Conditions That Would Permit It
According to the utilitarian rule, the transplant would be possible under conditions such as the child’s parents being sound minds. This is necessary because, in a stable mental state, parents are coherent with the fact that their child might die. The other requirement is that guardians must be aware of the procedure and what they will do. The child’s well-being must be considered along with the child’s right to life, and not only side with one or the other (Smart 25). The most crucial circumstance is when the child’s bone marrow is compatible. For the operation to be possible, there needs to be compatibility of 65% or less (Driver 897). Nonetheless, donors must honestly complete the first year of their adult life before they are allowed to donate bone marrow. The parents must be aware of these conditions before deciding whether to go with them.
Additionally, it would be possible if there is no risk of losing the child in the future because multiple youngsters in a family would share the same genes. This consideration is crucial because the child with the most numerical probability to die is used in the calculation rather than including future generations. It would be fair if it were 50% or less (Smart 25). This means guardians must be in their right mind when considering destroying one life to save another.
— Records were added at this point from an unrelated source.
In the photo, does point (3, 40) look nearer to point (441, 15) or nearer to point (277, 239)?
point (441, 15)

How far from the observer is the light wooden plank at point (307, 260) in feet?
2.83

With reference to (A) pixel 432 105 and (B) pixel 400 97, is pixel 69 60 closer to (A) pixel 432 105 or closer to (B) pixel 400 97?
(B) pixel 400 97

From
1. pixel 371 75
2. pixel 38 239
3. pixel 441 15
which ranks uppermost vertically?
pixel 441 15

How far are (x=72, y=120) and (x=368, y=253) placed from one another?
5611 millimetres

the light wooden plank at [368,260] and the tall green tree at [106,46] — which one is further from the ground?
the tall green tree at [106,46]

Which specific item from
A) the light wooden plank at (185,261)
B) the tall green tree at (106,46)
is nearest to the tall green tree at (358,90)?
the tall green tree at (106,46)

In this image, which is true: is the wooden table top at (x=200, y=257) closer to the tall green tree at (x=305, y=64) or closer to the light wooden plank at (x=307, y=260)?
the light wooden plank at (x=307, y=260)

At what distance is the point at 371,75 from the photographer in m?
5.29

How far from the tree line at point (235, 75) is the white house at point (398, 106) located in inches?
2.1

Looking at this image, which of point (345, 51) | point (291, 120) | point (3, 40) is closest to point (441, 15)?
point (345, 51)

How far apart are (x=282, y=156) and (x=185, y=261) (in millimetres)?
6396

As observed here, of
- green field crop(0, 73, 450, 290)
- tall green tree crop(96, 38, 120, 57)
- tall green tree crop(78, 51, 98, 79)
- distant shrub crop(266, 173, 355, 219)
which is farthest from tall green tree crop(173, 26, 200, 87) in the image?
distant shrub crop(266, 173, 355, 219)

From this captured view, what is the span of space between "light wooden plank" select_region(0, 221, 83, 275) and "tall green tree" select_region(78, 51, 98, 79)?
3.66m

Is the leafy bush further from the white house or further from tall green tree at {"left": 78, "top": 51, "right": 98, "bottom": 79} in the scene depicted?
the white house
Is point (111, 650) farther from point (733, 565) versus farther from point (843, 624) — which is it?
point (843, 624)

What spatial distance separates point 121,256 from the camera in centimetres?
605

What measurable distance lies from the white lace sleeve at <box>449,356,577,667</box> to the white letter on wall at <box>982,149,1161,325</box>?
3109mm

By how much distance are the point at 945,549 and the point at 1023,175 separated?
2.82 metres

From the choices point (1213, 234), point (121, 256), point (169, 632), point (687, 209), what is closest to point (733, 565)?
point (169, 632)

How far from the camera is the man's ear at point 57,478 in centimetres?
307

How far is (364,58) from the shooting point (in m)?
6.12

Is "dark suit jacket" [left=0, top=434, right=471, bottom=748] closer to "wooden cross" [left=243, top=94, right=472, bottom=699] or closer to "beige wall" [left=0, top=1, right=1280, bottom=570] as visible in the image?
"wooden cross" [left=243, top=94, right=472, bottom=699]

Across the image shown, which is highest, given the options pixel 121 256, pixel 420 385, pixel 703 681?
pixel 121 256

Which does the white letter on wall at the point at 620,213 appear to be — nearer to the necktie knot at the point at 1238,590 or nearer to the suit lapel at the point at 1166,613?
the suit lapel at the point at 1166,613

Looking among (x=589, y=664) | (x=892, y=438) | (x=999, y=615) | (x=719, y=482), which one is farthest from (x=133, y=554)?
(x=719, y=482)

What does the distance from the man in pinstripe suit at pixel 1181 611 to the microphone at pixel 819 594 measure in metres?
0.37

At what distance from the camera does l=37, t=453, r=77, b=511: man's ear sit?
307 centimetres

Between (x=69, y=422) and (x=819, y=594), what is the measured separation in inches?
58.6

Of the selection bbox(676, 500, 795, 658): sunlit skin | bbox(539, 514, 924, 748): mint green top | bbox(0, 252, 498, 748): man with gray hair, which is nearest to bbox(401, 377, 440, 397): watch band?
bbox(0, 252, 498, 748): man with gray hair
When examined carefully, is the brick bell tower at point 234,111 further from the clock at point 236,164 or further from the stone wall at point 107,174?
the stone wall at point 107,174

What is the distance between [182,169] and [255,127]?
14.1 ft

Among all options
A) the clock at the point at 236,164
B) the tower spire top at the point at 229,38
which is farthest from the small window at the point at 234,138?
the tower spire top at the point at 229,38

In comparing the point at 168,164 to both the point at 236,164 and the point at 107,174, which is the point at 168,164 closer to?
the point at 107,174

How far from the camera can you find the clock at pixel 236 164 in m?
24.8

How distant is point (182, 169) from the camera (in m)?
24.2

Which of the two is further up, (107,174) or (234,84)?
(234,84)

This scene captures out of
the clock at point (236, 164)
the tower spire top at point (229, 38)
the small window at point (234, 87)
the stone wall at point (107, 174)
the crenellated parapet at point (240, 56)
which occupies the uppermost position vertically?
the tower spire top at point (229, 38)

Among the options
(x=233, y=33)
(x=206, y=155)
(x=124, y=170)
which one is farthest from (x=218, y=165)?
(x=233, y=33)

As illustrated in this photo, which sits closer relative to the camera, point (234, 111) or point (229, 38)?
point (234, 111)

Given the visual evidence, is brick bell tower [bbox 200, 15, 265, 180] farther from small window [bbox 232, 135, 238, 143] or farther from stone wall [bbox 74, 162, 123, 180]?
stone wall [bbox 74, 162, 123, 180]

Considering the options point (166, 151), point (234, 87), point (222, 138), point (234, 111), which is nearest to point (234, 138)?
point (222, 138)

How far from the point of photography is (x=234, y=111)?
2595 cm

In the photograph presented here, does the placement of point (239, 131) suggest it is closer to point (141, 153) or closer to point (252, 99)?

Conditions That Would Forbid
According to the Utilitarian rule, the three conditions that would forbid having a new child as a donor are when it goes against the moral law, when the child’s well-being outweighs their rights, and when giving birth to the baby will give the first more pain (Driver 897). The second condition is when a child’s well-being outweighs their rights. When the operation goes against moral laws, it is impossible because in a case such as having a new baby who is a donor, the parents would be seen as either evil or inhumane.
The utilitarian rule states that the child will have to die if their well-being outweighs their rights. Hence it is not morally permissible for the child to stay alive and for parents to have another one with reverse vasectomy or IVF so that both children’s genes are compatible (Smart 25). This situation can result in new babies being born to replace the older ones in critical conditions or on deathbeds. The circumstance makes it seem like parents are using the newly born baby as an object (Driver 897). The other situation is when there is unfairness in the case, and the first kids can experience more pain. It would be unjust if the first child suffers from undergoing the surgical procedure, then recovers. This is because the parents might have given up on the younger baby to save the older one. This would make parents feel bad about what they had to do for the sake of one child.
Work Cited
Driver, Julia. Ethics: The fundamentals. Routledge. ISBN-13: 978-1405111546
Smart, J. J. C. “Utilitarianism and its applications.” New directions in Ethics. Routledge, 2020. 24-41.